As I’ve said before, I am very glad to see that Zack Hubert is making his data available through Xml. The inevitable question comes when you’re dealing with Xml, what schema will you follow? That’s a good question...

But first, let me back up. Why should data be made available though Xml webservices? First, this means I can use your data and you can use mine, and I don’t have to go to the trouble of installing it first on my server. That’s convenience. Second, if I want to use your data, and I have a copy of your data on my server, if you change your data, mine doesn’t get updated. But if I get your data via webservices, then when you change your data I get all the latest and greatest immediately. Third, we get platform independence. Zack wrote his site in PHP. I just wrote a library for getting Zack’s data that parses it and creates nice little objects for me to use in a .NET application. I wrote this in C# (and if anyone wants the library, just ask; I’ll put it up on the web at some point for download, but I can email it before then). It just doesn’t matter that we’re writing our stuff on different platforms. Xml helps solve the platform proliferation issue.

So I think this is a really good thing what Zack is doing. But now we have to deal with the whole schema issue. Zack had two comments on his blog entry on this issue. First, someone mentioned using a TEI standard for the format. I’ve only looked at the TEI stuff for a minute, but I didn’t really see anything that fit. But, I’m going to email the author of the comment right after I do this to see if he sees something that I don’t. I will, of course, let everyone know if something can be found. Another recommendation was OSIS. Now, I really like OSIS quite a bit, but I don’t think their schema handles morphological data. It’s a very rich schema for marking up texts, but it’s not for this kind of data (unless I’m missing something). I would not be surprised if they extended it or came up with a different schema for that. I had a brief discussion with Lowery on the issue at SBL last year, and he said they’re working on schemas for syntactical markup, so I imagine they would cover this kind of data as well. But, for the moment, I’m not sure they have anything that fits.

But also note that, ultimately, we don’t have to pick a particular schema. If there were multiple standards that would work well, then our projects could target all of them. It means more development time, but there’s really no reason to choose one over another necessarily.

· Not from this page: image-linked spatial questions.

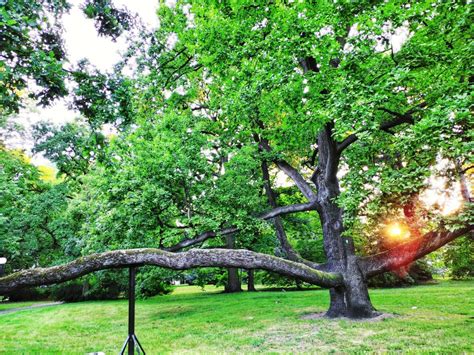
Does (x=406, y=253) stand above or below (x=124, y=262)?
below

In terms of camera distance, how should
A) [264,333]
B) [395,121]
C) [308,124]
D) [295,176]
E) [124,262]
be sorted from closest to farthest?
[124,262] → [264,333] → [308,124] → [395,121] → [295,176]

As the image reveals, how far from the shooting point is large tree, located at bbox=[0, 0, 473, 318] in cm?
639

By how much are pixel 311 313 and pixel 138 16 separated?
1062cm

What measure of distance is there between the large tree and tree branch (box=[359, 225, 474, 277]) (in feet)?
0.12

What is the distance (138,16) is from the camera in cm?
721

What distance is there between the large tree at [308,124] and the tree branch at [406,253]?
36mm

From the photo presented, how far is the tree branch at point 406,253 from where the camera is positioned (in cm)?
887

So what do we do? I’m open to other suggestions, but in lieu of such a standard we’ll have to come up with one. As much as possible, though, I would say that we stick with OSIS practices. For example, let’s do stuff like use their abbreviations for books (under "Normative Abbreviations for canonical and deuterocanonical books" in their manual) and follow camel casing for multi word elements ("thisisanelementname" vs. "thisIsAnElementName").

But, as I said, I’m open for suggestions. And due to the nature of the beast, this is something that should be decided in community. So, all you techies out there, speak up!